→ **SET TASK**: Quote the records verbatim between the lines holding "Considering this image, is" and "7.51 metres", inclusive.

------

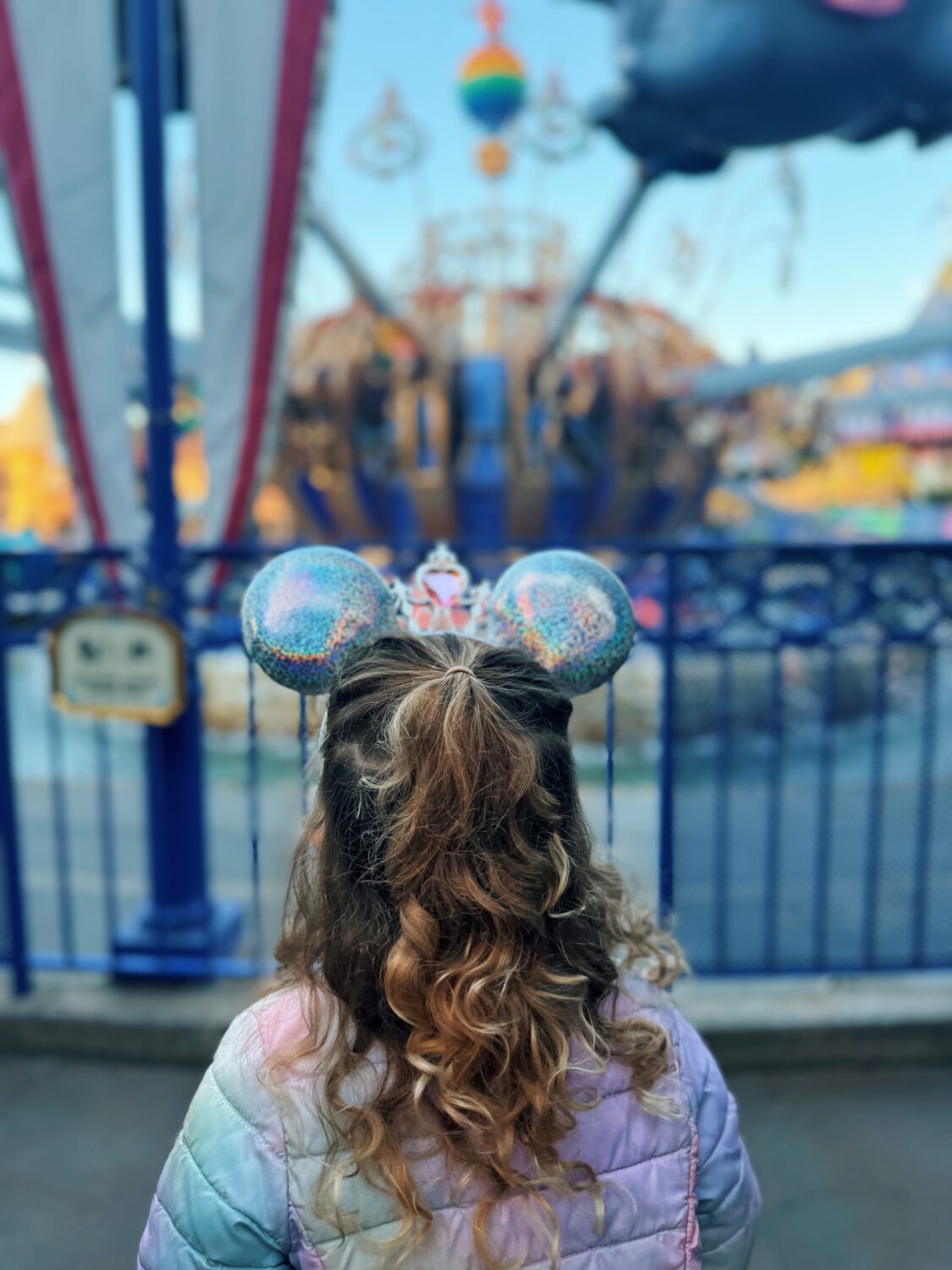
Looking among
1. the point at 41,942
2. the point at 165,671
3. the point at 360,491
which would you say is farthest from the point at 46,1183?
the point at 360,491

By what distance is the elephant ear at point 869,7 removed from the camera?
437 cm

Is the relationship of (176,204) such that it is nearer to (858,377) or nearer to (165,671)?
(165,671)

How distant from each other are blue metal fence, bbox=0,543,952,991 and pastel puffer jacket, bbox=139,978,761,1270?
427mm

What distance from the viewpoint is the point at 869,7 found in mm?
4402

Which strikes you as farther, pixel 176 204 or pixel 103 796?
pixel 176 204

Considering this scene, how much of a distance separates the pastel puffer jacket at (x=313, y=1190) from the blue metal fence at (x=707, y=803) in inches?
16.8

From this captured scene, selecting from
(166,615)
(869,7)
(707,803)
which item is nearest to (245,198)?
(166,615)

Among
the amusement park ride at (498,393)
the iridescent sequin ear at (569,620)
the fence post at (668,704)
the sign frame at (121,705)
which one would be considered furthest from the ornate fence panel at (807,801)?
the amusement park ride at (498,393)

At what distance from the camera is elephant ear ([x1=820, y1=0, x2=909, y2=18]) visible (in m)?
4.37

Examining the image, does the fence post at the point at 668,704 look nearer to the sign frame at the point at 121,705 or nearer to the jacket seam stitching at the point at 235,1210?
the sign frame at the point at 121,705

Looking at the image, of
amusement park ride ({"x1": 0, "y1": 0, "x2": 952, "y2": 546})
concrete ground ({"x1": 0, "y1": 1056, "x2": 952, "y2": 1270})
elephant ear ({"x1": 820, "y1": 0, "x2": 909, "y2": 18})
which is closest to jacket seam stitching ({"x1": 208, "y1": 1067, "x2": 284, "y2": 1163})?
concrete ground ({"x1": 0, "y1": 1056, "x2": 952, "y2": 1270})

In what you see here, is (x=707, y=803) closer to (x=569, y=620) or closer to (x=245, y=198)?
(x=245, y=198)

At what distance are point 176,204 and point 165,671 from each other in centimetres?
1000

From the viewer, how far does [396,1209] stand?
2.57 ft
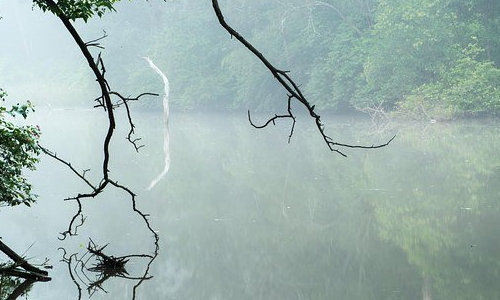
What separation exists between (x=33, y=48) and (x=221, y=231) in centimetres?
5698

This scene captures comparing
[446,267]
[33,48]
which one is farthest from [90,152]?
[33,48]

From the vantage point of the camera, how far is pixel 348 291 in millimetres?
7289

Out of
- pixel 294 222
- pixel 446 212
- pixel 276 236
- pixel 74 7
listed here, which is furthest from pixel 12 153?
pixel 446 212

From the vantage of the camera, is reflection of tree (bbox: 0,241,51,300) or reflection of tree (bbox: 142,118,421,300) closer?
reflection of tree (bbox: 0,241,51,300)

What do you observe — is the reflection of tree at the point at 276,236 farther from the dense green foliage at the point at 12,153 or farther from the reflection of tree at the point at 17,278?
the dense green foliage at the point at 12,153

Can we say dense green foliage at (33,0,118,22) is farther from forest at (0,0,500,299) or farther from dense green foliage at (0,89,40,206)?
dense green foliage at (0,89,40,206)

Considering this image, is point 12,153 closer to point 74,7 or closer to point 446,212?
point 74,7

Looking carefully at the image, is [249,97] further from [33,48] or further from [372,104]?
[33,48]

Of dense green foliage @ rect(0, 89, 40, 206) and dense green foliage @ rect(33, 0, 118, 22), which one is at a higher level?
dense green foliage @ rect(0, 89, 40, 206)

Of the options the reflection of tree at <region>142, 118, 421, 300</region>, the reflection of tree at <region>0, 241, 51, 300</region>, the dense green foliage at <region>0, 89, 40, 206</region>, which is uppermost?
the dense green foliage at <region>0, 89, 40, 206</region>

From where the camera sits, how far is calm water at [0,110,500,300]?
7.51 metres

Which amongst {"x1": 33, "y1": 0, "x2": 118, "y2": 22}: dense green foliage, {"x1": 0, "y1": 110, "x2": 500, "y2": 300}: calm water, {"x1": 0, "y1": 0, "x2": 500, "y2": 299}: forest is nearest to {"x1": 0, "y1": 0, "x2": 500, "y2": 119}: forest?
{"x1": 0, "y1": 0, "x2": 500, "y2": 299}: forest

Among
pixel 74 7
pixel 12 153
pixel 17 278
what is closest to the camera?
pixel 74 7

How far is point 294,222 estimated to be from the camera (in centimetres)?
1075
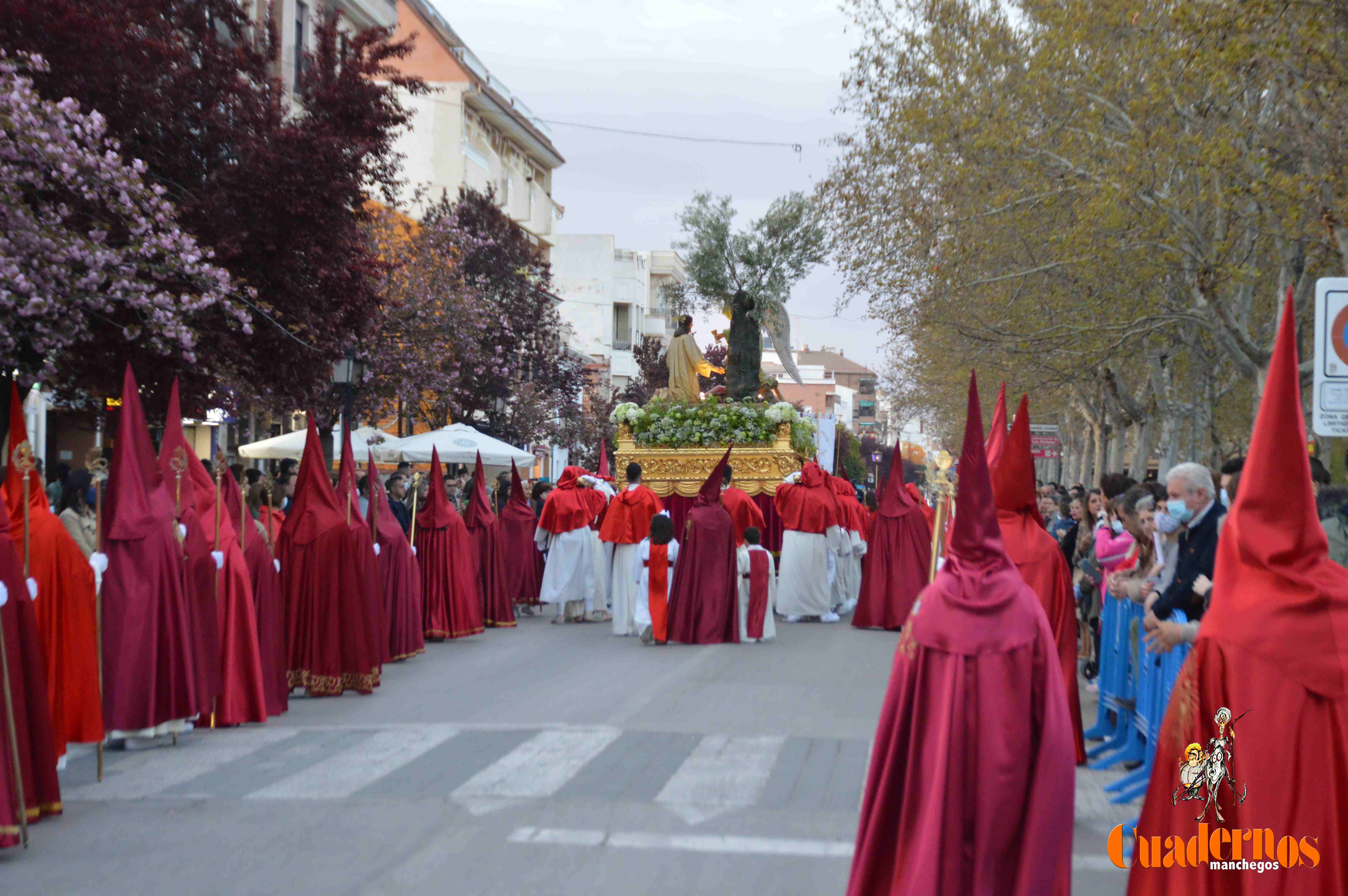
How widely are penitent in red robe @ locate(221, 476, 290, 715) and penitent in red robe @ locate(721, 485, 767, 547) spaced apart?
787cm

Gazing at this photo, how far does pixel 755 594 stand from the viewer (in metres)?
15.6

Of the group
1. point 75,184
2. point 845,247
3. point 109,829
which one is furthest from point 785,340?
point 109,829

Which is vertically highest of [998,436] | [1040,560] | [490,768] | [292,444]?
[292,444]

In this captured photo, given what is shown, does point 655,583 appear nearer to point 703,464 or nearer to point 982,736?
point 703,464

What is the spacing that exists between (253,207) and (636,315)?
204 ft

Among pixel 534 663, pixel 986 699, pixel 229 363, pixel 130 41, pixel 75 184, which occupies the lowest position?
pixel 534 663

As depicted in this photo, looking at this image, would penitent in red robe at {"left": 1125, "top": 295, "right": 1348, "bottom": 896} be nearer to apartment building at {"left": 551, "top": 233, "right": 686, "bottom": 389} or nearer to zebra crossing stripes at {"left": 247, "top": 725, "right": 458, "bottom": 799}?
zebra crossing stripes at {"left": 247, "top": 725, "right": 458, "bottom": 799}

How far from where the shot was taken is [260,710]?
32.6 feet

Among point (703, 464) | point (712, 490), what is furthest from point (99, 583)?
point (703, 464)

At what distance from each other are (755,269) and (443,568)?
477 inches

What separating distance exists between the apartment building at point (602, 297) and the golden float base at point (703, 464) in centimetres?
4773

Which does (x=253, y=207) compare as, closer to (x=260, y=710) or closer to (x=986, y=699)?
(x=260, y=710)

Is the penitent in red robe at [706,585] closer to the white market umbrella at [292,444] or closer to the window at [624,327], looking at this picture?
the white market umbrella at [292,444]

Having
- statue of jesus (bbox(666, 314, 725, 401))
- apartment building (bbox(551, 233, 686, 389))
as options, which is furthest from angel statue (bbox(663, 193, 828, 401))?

------

→ **FINISHED TASK**:
Considering this image, is point 12,153 closer to point 74,7 or closer to point 446,212?
point 74,7

Looking carefully at the image, is [249,97] further from [33,48] or further from [372,104]?
[33,48]

Of dense green foliage @ rect(0, 89, 40, 206) and dense green foliage @ rect(33, 0, 118, 22), which one is at a higher level?
dense green foliage @ rect(0, 89, 40, 206)

Of the options the reflection of tree at <region>142, 118, 421, 300</region>, the reflection of tree at <region>0, 241, 51, 300</region>, the dense green foliage at <region>0, 89, 40, 206</region>, which is uppermost?
the dense green foliage at <region>0, 89, 40, 206</region>

From where the camera sits, how far is calm water at [0,110,500,300]?
7.51 metres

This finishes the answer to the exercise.